What lines below mention the word "Rusa"? Copy each one.

Collected data
== == ==

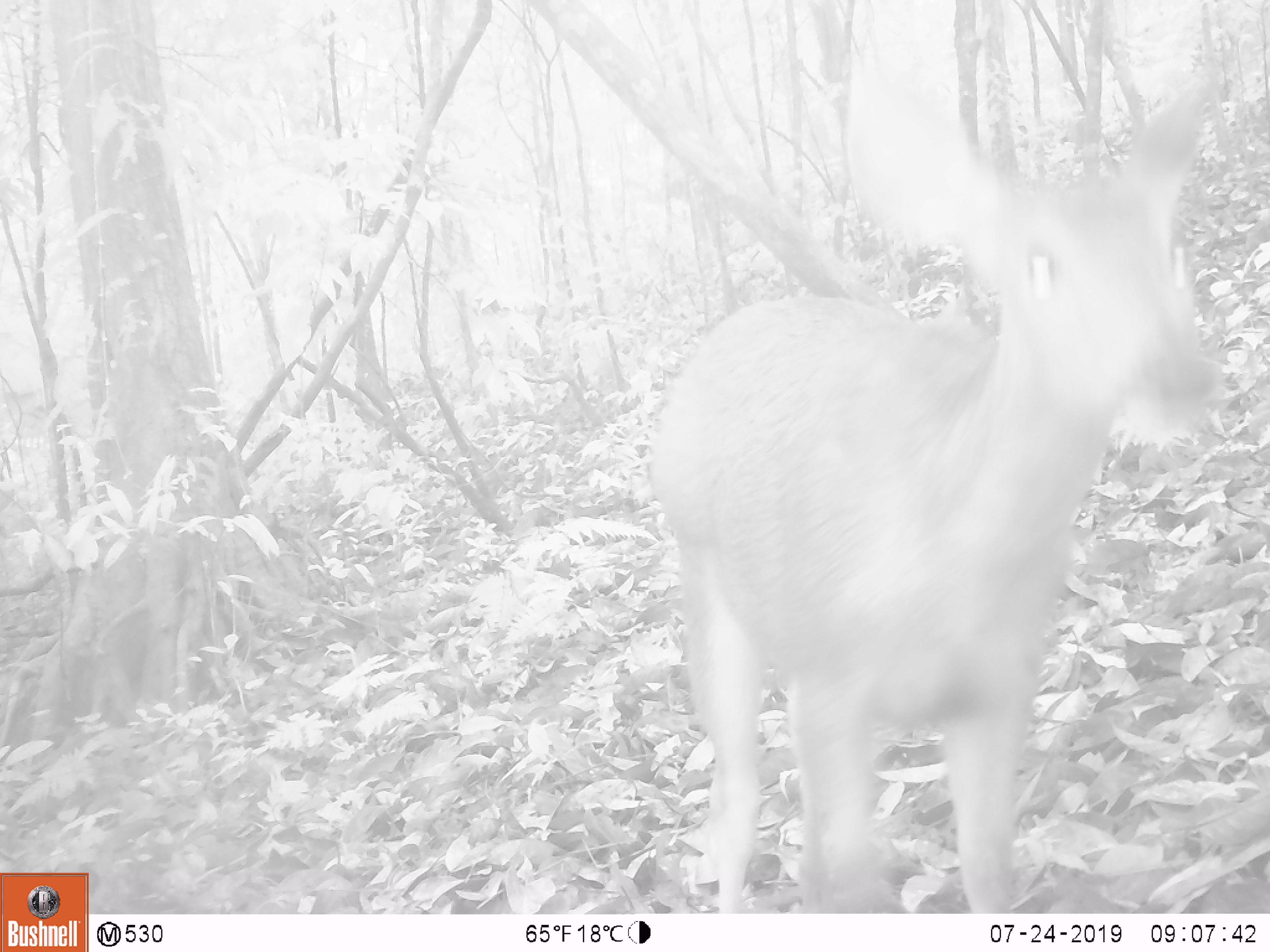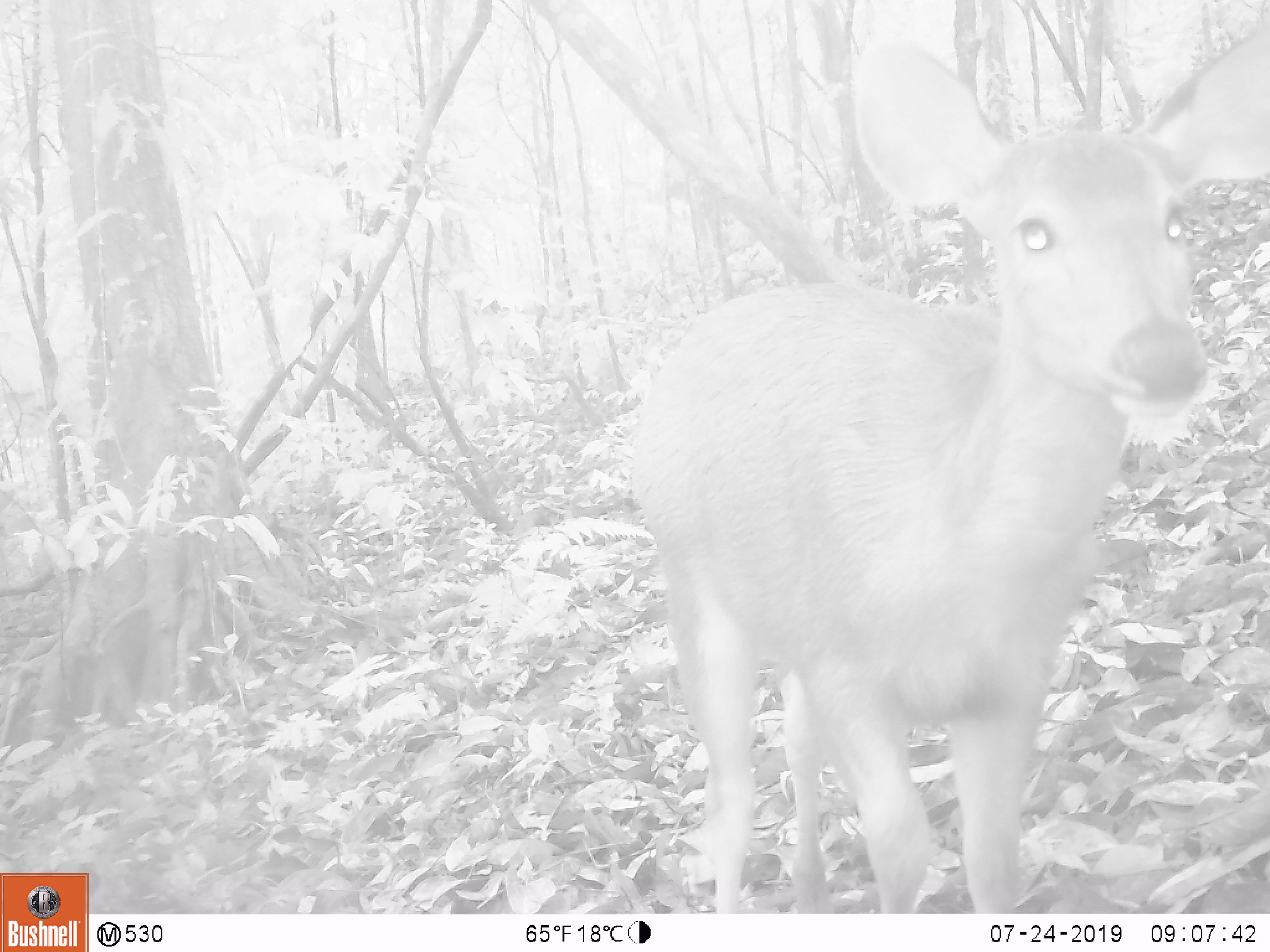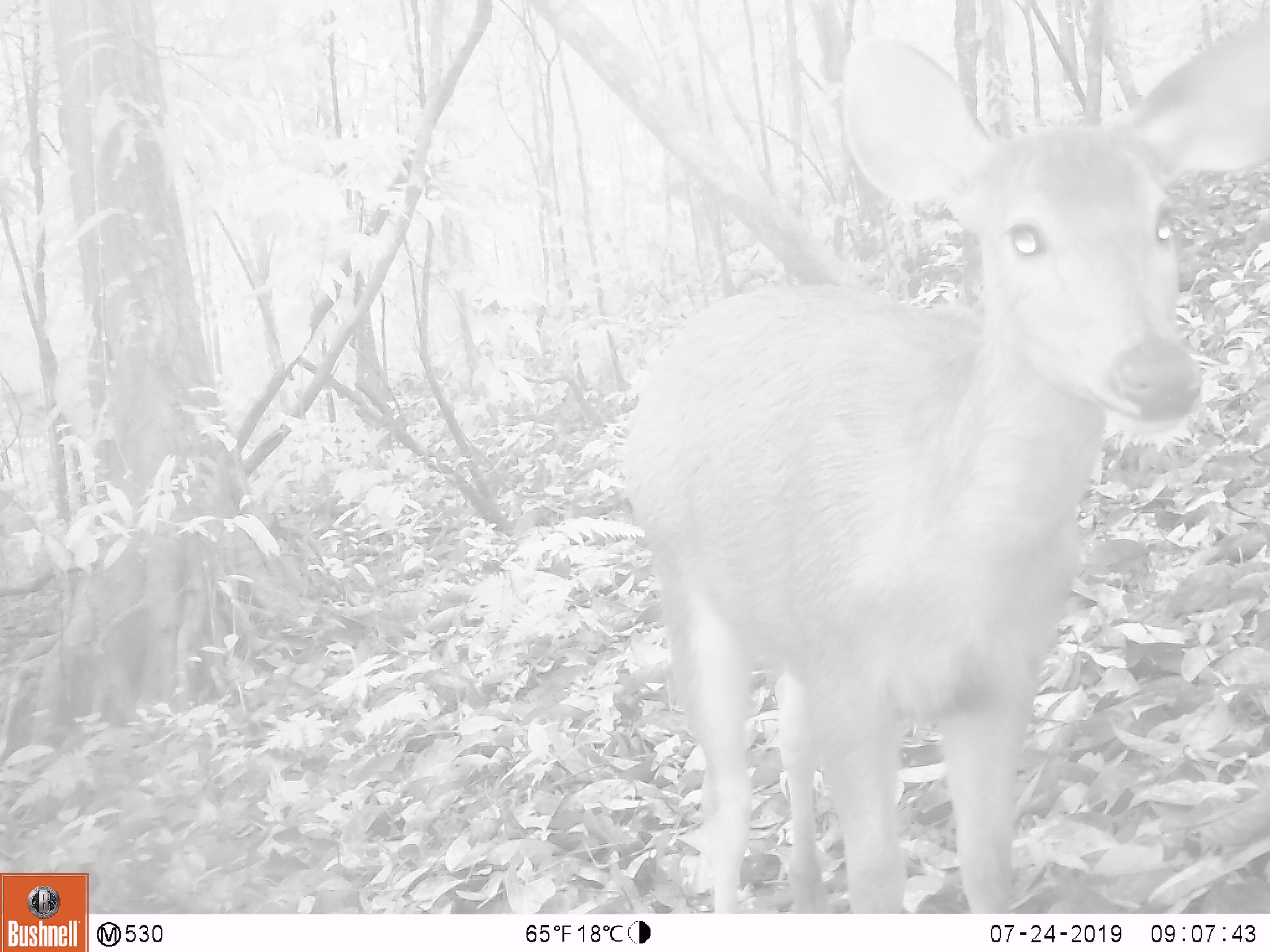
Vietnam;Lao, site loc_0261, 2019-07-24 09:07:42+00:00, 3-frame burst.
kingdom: Animalia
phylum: Chordata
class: Mammalia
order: Artiodactyla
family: Cervidae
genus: Rusa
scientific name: Rusa unicolor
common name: sambar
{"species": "sambar (Rusa unicolor)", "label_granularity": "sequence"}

== == ==

:: THE ANSWER ::
genus: Rusa
scientific name: Rusa unicolor
{"species": "sambar (Rusa unicolor)", "label_granularity": "sequence"}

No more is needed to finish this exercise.